We now will address rows with missing values. The best course of action to address missing values will vary from one context to another. The code below illustrates two common alternatives: (1) imputing missing values with some new value (e.g., the mean) and (2) dropping observations with missing values. For simplicity, we will stick to the version of the training data in which the observations with missing values were dropped.

In [None]:
print("Number of passengers with missing values for each column:")
print(df2.isna().sum(axis=0))

##### OPTION 1: Imputing missing values with the mean
df3 = df2.copy()
# This replaces the missing values in Age with its average.
df3.Age = df2.Age.fillna(df2.Age.mean())
# This replaces the missing values in Embarked with its mode.
df3.Embarked = df2.Age.fillna(df2.Embarked.mode()[0])
print(f"Observations and columns in the original data set: {df2.shape}")
print(f"Observations and columns in the new data set: {df3.shape}")
print(df3.isna().sum(axis=0))

##### OPTION 2: Dropping observations with missing values
# Drop observations with missing values
df3 = df2.dropna()
print(f"Observations and columns in the original data set: {df2.shape}")
print(f"Observations and columns in the new data set: {df3.shape}")
print(df3.isna().sum(axis=0))

## Data Preparation: Categorical Variables

Next, we will do some data pre-processing and transform the existing columns into variables that can be processed by data mining algorithms.
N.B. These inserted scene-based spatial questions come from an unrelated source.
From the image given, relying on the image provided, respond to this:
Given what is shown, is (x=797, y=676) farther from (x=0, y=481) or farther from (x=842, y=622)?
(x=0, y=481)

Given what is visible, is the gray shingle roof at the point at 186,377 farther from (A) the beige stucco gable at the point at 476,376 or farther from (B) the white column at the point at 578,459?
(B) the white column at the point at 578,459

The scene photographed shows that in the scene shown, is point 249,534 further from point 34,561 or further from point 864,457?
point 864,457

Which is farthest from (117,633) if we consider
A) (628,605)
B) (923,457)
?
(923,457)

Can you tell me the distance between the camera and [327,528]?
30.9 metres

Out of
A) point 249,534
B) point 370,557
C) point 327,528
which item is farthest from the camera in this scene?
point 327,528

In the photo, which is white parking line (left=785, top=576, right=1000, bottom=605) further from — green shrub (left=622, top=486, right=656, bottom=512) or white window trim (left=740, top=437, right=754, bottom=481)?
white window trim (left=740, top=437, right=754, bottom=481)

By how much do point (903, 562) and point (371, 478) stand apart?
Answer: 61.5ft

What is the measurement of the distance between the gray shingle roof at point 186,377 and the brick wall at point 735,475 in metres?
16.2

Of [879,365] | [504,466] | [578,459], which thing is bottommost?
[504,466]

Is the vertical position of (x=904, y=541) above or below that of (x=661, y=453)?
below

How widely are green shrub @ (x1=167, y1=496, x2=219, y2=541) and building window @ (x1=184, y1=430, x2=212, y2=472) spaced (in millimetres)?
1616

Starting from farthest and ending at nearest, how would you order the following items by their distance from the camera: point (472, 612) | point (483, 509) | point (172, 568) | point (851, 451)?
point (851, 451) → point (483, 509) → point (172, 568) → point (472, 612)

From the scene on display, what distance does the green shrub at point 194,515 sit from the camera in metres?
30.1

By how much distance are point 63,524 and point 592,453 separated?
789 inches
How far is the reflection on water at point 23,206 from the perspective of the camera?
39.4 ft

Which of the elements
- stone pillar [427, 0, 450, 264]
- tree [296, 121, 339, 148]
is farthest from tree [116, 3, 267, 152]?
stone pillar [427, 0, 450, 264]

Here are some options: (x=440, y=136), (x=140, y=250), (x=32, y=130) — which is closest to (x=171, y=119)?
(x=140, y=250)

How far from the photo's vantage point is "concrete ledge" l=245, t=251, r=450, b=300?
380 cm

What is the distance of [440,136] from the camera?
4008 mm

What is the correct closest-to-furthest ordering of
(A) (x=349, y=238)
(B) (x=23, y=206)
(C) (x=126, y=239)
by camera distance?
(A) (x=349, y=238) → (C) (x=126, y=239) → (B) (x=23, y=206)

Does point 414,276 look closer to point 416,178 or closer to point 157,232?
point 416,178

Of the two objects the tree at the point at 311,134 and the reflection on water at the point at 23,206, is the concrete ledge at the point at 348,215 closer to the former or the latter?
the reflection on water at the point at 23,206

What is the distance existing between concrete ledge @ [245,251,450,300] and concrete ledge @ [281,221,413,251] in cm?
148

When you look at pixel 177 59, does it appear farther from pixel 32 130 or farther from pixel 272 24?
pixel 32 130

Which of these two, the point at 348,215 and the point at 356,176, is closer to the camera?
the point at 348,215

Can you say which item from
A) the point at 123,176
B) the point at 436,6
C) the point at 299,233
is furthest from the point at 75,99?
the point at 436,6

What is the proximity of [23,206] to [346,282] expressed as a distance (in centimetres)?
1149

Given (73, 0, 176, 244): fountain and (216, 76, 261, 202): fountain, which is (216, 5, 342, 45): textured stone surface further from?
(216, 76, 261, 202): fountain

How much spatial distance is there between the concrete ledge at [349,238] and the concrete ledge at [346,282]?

More specifically, we will transform categorical variables (variables that represent categories rather than numeric quantities) into dummy variables. Each dummy variable can only take the value 1 or 0 to indicate whether the individual belongs or not to a certain category. 

In [None]:
# The function "get_dummies" creates dummy variables for the listed variables
df4 = pd.get_dummies(df3, columns=['Pclass', 'Sex', 'Embarked'])
df4.head()

When creating dummy variables, it's also common to drop one of the categories because you only need K-1 binary columns to represent a categorical variable with K categories. You can do that with the `get_dummies` function introduced above by setting the `drop_first` parameter to `TRUE`.

In [None]:
# The function "get_dummies" creates dummy variables for the listed variables
df4 = pd.get_dummies(df3, columns=['Pclass', 'Sex', 'Embarked'], drop_first=True)
df4.head()

Finally, we need to split the data into the variable we want to predict (also known as the target or dependent variable), and the data we want to use to predict (also known as the features or the independent variables).

In [None]:
# Name of all the target variable
target_variable = 'Survived'
# Name of all the columns in df4
all_columns = df4.columns.values
# Keep the name of all the columns that are not the target variable
features = all_columns[all_columns != target_variable]
# Select the data for the features
X = df4[features]
# Select the data for the target variable
y = df4[target_variable]
print(X.head())
print(y.head())

## Modeling: Decision Tree

Finally, here's a simple example of how to ***build*** and visualize a decision-tree model (which is a specific type of machine learning model). 

In [None]:
# This imports the library that contains the code to build a decision tree
from sklearn.tree import DecisionTreeClassifier
# This imports the function to visualize the tree
from sklearn.tree import plot_tree
# This imports a general library for visualization
import matplotlib.pyplot as plt

# Define the paramaters for building the model (e.g., max depth of 3)
tree_model = DecisionTreeClassifier(max_depth=3)
# Build a decision tree model based on historical data of whom survived the Titanic
tree_model = tree_model.fit(X, y)
# Set size of tree figure to be displayed
plt.figure(figsize=(22,10))
# Visualize the decision tree
t = plot_tree(tree_model, fontsize=16, feature_names=features, filled=True,
              impurity=False, class_names=["Dead!", "Alive!"])
# The visualization can be interpreted as follows:
# - If the condition at the top is true, move left. Otherwise, move right.
# - 'samples': Total number of individuals.
# - 'value': Number of people that died (left) and survived (right).
# - 'class': Predicted outcome for people at that node.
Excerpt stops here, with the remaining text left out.